= Te lezen tekst =
Liefde
voor God en naastenliefde[1]
(ontvangen
van de Heer door G. Mayerhofer,
12
februari 1872)
Kijk eens,
Mijn lief kind, je hebt deze tekst gekozen, en nu zou je daar graag een
toelichting op willen hebben, die je wat licht over Mijn aardse leven in die
tijd zou moeten geven. Welnu, luister:
Wat in die
tijd een soldaat deed om zich te overtuigen van Mijn lichamelijke dood - die
ook bevestigd werd doordat er, zoals de Schrift zegt, bloed en water uit Mijn
geopende zijde stroomde - dat gebeurt ook nu door iedereen die Mij wil volgen,
en het is op overeenkomstige wijze te lezen in de loop der
wereldgebeurtenissen, waar deze daad de voorloper en voorbereider voor de
komende opstanding, zowel van de individuele mens als van de hele mensheid!
Om je dit
alles duidelijk te laten begrijpen moet Ik je het fysieke proces van het maken
van die wond en het resultaat ervan uitleggen, en daarna in overeenkomsten overgaan
naar het geestelijke.
De wond,
die die soldaat in Mijn linker zijde maakte, was een
steek met de lans door een longkwab. Nu moet je weten dat de long er in het
menselijk lichaam is om het afgeleefde veneuze bloed, dat uit alle
lichaamsdelen van zijn kringloop terugkeert, weer opnieuw tot leven te wekken.
Aan de ene kant is het de functie van de long om door middel van uitademen
datgene wat afgestorven is uit alle lichaamsdelen te verwijderen, en aan de
andere kant door in te ademen het veneuze bloed weer in arterieel bloed[2] te
veranderen; in die vorm kan het pas weer in het hart en van daaruit in het hele
lichaam nieuw leven brengen.
De longen
zijn dus de belangrijkste organen, zonder welke er nog geen minuut verder leven
mogelijk kan zijn.

= Gegevens =

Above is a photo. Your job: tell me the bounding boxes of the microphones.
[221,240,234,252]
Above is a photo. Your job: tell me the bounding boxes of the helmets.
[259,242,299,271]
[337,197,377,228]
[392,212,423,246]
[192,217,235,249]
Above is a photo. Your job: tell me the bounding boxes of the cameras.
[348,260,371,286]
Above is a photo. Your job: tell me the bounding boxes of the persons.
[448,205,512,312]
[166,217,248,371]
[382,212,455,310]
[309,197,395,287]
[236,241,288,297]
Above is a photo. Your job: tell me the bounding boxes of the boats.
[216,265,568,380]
...
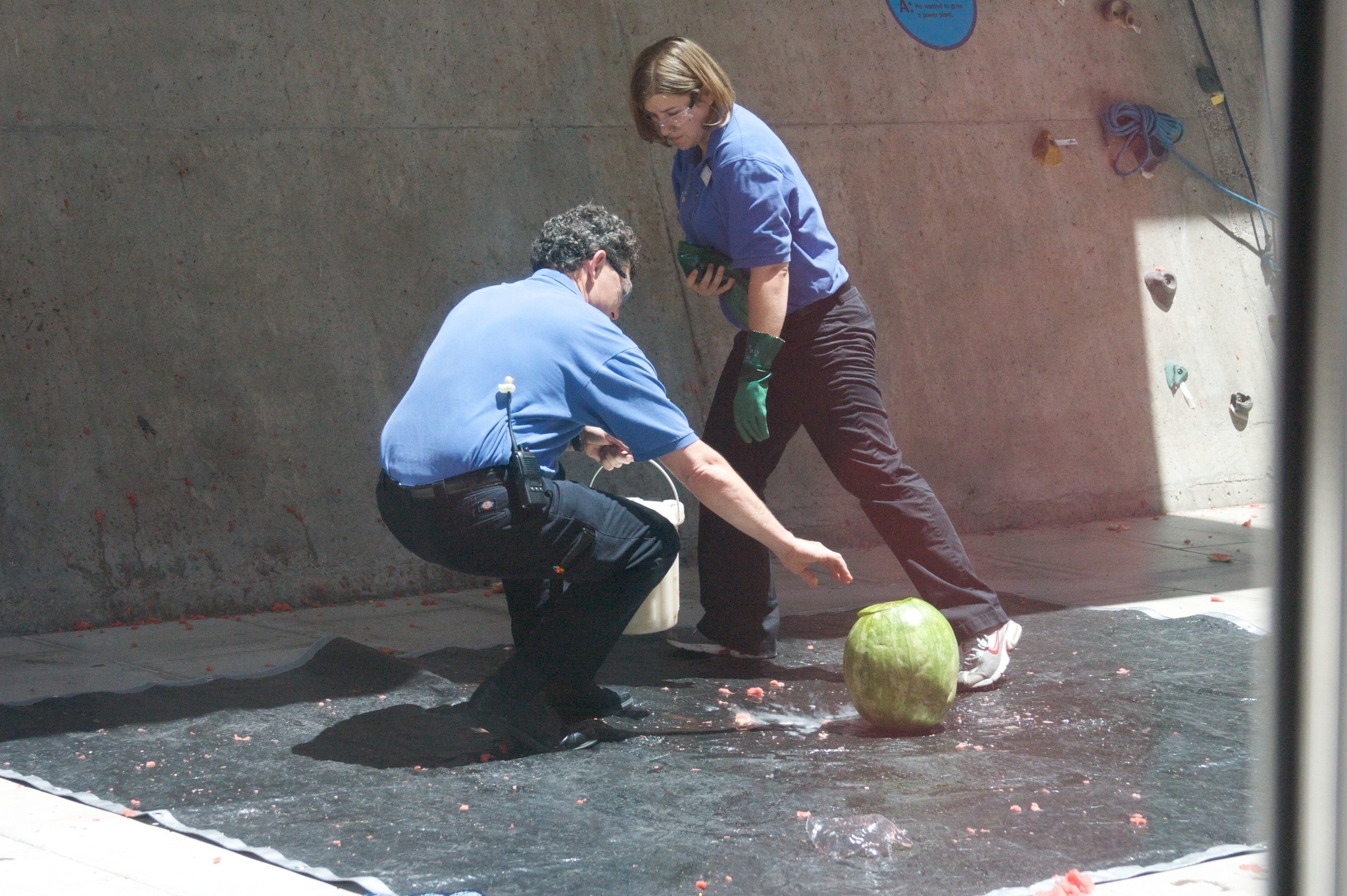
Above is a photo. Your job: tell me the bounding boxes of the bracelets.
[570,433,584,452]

= Opdracht A =
Noem alle lichaamsdelen en organen die de tekst over liefde voor God bij naam noemt.
= Opdracht B =
Geef de gegevens vanaf de regel met "of the boats." tot en met de regel met "[216,265,568,380]" weer als CSV met twee kolommen, opdracht en antwoord. Maak één rij per opdracht, zet elk veld tussen aanhalingstekens en vervang regeleinden door spaties.
De tekst en de gegevens hebben elk een andere herkomst.

= Eindantwoord A =
- zijde (linker zijde)
- longkwab
- long (longen)
- hart

= Eindantwoord B =
opdracht,antwoord
"Above is a photo. Your job: tell me the bounding boxes of the boats.","[216,265,568,380]"